(Dataset records)
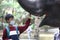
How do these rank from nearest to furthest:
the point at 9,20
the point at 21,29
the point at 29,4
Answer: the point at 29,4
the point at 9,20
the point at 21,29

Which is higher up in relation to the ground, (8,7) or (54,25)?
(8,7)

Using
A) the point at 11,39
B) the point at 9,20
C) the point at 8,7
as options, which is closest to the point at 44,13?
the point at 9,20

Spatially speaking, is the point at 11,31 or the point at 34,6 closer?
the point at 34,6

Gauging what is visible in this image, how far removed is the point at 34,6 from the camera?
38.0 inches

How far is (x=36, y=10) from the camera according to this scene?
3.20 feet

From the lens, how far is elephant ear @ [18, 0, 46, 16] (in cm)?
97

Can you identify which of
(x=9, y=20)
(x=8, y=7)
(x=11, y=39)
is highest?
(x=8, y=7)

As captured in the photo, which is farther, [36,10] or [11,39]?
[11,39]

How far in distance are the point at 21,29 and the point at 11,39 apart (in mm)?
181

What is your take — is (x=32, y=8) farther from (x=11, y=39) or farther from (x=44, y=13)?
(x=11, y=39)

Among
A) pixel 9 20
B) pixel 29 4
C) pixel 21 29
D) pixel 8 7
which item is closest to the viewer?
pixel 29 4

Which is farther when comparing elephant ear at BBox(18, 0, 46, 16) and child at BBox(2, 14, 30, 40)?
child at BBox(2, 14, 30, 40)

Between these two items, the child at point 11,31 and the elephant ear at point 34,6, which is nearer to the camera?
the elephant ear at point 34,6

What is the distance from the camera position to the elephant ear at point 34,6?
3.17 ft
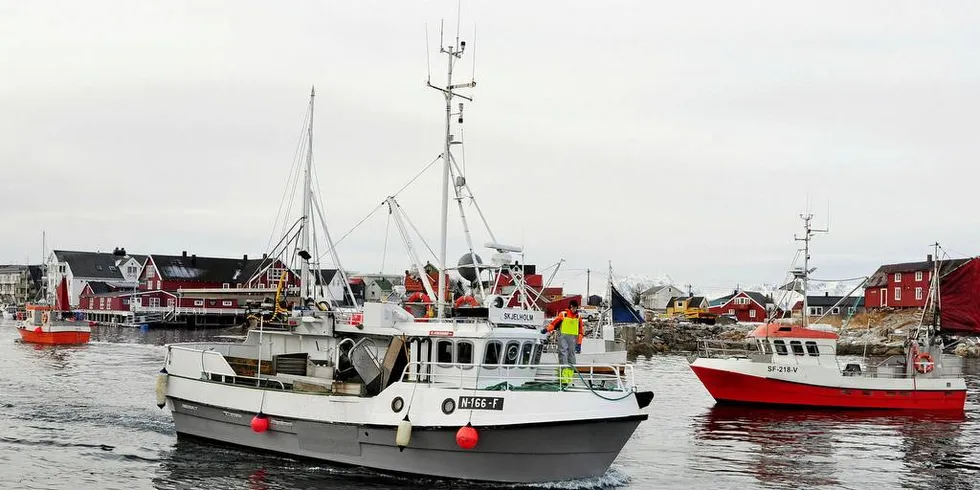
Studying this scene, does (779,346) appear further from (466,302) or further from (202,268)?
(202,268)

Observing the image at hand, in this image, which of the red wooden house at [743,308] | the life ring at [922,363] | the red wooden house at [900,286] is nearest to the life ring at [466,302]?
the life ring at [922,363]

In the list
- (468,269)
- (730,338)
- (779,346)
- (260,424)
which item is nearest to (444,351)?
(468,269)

(Problem to work on)
Return every item above verbatim, preserving its wording and line breaks, and omit the pictures.

(The completed task)
How do these rank from nearest to furthest:
the point at 9,20
the point at 21,29
the point at 29,4
Answer: the point at 29,4
the point at 9,20
the point at 21,29

Which is higher up in relation to the ground, (8,7) or (54,25)?
(8,7)

Using
A) the point at 11,39
B) the point at 9,20
C) the point at 8,7
as options, which is closest to the point at 44,13?
the point at 9,20

Spatially speaking, is the point at 11,31 or the point at 34,6 closer?
the point at 34,6

Gauging what is visible in this image, how far removed is the point at 34,6 from the camera?
38.0 inches

How far is (x=36, y=10) from the camera according to this scene?
3.20 feet

From the lens, how far is elephant ear @ [18, 0, 46, 16] (in cm)?
97

Can you identify which of
(x=9, y=20)
(x=8, y=7)
(x=11, y=39)
is highest?
(x=8, y=7)

As captured in the photo, which is farther, [36,10] or [11,39]?
[11,39]

How far in distance are the point at 21,29 and the point at 11,39 apart (in mm)?
181

What is your take — is (x=32, y=8) farther from (x=11, y=39) or farther from (x=44, y=13)?
(x=11, y=39)

Among
A) pixel 9 20
B) pixel 29 4
C) pixel 21 29
D) pixel 8 7
which item is closest to the viewer?
pixel 29 4

Which is farther when comparing elephant ear at BBox(18, 0, 46, 16) and child at BBox(2, 14, 30, 40)?
child at BBox(2, 14, 30, 40)

Between these two items, the child at point 11,31 and the elephant ear at point 34,6, which is nearer to the camera?
the elephant ear at point 34,6

What is the distance from the camera position to the elephant ear at point 34,6?
3.17 ft
Studying this scene, does (779,346) appear further from (466,302) or further from (202,268)?
(202,268)

Observing the image at hand, in this image, which of the red wooden house at [743,308] | the life ring at [922,363] | the red wooden house at [900,286] is nearest to the life ring at [466,302]?
the life ring at [922,363]

In the list
- (468,269)
- (730,338)
- (779,346)
- (260,424)
which item is nearest to (444,351)?
(468,269)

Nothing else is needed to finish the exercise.